2015年6月10日水曜日

陶山聖尚

 日本国民軍九州鎮台将校、「常識派」領袖。平時は対馬守備隊所属、後に吉野内閣軍部大臣。

厳原の常識人
 七月革命の結果、吉野菫を首班とする日本帝国西海州政府が形成されると、その軍事機構たる九州鎮台に仕官。格別吉野に心酔しているわけではないのだが、一貫して上官命令厳守・反クーデターの立場を取り、大軍の指揮にも長けていたため、結果的に諫早利三と共に吉野忠誠派の筆頭と目された。

九州政変
 光復15年、江上護智斎(慶也)の叛乱に対処し、佐賀筑後八女(やめ)を占領した江上軍に対し、2000騎を率いて後背に上陸、兵站を断って大宰府侵攻を阻止した。唐津湾の決戦では諫早勢と共に、突出した吉野本隊の救援に出撃し、江上自身にも重傷を負わせ、勝敗を決定付けた。

鎮西騒動
 21年の列島全面戦争に際しては、防長から北九州に上陸した畿内軍に対し、1万数千の兵力を以て奮戦するなど多いに活躍した。しかし終戦に前後して、東京で共産主義者のクーデター(八月事変)が勃発すると、九州でも旧江上党を始めとする革新将校らが決起し、蓮池夏希(江上の娘)は関西から上京予定だった吉野を襲撃し、返す刀で八女に諫早を討った。
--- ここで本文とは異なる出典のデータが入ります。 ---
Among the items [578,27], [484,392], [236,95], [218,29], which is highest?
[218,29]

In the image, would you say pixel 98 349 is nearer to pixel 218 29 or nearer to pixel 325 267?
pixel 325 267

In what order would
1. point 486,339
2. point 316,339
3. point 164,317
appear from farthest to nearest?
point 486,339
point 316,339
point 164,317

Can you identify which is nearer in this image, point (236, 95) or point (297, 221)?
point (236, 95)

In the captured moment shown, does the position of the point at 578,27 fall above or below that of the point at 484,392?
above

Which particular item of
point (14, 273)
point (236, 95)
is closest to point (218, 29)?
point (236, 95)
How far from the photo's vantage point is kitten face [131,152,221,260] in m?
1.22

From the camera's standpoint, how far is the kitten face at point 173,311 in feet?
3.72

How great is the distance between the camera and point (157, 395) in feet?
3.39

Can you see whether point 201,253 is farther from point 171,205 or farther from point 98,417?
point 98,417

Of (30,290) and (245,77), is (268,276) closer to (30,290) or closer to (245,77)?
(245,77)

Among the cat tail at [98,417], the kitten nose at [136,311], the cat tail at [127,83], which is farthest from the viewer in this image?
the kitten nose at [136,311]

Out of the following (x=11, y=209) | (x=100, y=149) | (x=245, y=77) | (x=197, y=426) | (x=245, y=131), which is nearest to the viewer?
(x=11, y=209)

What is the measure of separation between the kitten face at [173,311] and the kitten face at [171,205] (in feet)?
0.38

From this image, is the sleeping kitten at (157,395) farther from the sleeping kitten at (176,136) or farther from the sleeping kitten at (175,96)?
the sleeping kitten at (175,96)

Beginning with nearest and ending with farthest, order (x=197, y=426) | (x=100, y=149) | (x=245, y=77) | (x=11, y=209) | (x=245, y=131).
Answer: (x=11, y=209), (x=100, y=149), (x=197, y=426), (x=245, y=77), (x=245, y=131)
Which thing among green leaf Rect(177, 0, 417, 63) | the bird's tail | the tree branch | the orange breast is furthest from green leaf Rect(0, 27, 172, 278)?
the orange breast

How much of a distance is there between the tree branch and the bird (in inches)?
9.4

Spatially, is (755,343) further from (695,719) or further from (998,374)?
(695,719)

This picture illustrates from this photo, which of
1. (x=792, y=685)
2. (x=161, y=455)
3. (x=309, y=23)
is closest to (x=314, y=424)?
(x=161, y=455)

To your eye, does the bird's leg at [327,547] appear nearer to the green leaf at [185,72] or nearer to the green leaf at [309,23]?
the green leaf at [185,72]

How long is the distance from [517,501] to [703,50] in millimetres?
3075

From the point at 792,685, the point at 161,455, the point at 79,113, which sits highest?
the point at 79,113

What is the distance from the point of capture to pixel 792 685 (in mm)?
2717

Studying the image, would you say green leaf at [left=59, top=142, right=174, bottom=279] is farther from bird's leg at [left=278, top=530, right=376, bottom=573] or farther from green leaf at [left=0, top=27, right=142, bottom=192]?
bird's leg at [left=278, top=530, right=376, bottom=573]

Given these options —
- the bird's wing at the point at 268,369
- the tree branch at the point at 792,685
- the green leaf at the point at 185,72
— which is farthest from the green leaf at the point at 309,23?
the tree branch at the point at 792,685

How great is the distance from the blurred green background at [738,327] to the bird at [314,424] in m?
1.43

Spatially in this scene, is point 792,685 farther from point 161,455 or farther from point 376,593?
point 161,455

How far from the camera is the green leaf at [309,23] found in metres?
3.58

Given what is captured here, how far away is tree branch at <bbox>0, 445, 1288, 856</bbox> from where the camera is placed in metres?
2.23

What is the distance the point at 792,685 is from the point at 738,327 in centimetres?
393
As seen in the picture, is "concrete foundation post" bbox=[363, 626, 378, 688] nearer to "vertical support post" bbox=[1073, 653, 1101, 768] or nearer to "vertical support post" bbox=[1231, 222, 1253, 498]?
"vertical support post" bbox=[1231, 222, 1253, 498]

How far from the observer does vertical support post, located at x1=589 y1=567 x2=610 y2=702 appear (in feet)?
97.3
かくして皇帝・太政大臣・州首相がいずれも不在という法的想定外の無政府状態に陥り、九州鎮台に動揺が広がる中、陶山は東京の命令が偽造・無効である事を説いて手勢1万をまとめ、忠誠派各隊と合流して蓮池軍を撃破し、江上残党を掃討した。

兵部卿
 東京で新太政大臣に就任した吉野は、クーデター鎮圧に功多き者を積極的に起用し、陸軍系の革新将校に代わり、反共的な空軍閥(青鳥閥)が勢力を拡大した。陶山も後に取り立てられ、副大臣を経て軍部大臣(国民軍長官・兵部卿)に任命された(文民統制上、形式的には現役武官の地位を退いたが、世論には九州軍閥人事と受け止められたようである)。一方で、当初はリベラルと見られていた空軍閥が、次第に急進的・好戦的な傾向を示し始めており、陶山の登用は、彼らの牽制を意図していたとも考えられる。

孤高の暗闘
 聖徳元年(光復23年)3月、陶山曰く「江上ですら理解不能な思想」に陥った空軍閥は、宥和政策を望む聖徳帝(西宮堯彦)・吉野の反対を押し切り、防共協定に反して星川共和国への侵略を開戦した。これ以後、陶山は空軍閥の暴走に面従腹背の態度を取り、表面上は埼玉出兵に賛成したが、裏では皇帝が封印列車で脱出するのを黙認(支援?)した。帝の身柄を奪われた空軍閥は、吉野を拉致して房総半島に逃れた。陶山もこれに随行し、空軍閥・反空軍閥の双方に暗殺される恐れのある吉野を警護した(空軍閥の橘立花から「ユートピア国防相」に任命されたらしいが、本人にその意識は皆無)。空軍閥は当初、吉野・陶山の支持基盤たる九州鎮台を味方にしようと企図していたが、協力を約した豊前城井川航空基地が何者かの謀略により陥落(滑走路爆破)し、その策も水泡に帰した。関東最東端に追い詰められた空軍閥は分裂し、これ以上の抗戦を無意味と判断した十三宮勇によって吉野・陶山は解放され、炎上する銚子から脱出した。十三宮勇は、真の平和構築を吉野らに託して戦死した。

帝国最後の将軍大臣
 朝廷や星川家の没落もあり、吉野・陶山は再び東京政府の権力に返り咲く事ができた。しかし、多くの仲間に裏切られたり、いいように利用されたりと悪い経験を積み過ぎた吉野は、心労が祟って精神を病み、江上一族の怨霊に振り回され、民主化どころか軍事独裁政権を妄想するなど、「もう見る影ない」暴君と化していた。他方で、こうした吉野政権の迷走に比例して倒閣運動も激化し、天下は再び腐敗と専制、大戦争の時代へと復古しかねなかった。このような困難な情勢下にあって、軍部を掌握し、吉野に諌言できる数少ない閣僚となった陶山の尽力により、戒厳令解除・解散総選挙という英断を吉野に決意させる事ができた。吉野退陣に伴い陶山も辞職、日本帝国最後の軍部大臣であった。なお、末期には精神的過労死に陥った吉野に対し、彼女と同等ないしそれ以上の苦労を重ねた陶山が平常心を保てたのは、多分に鈍感だったからである。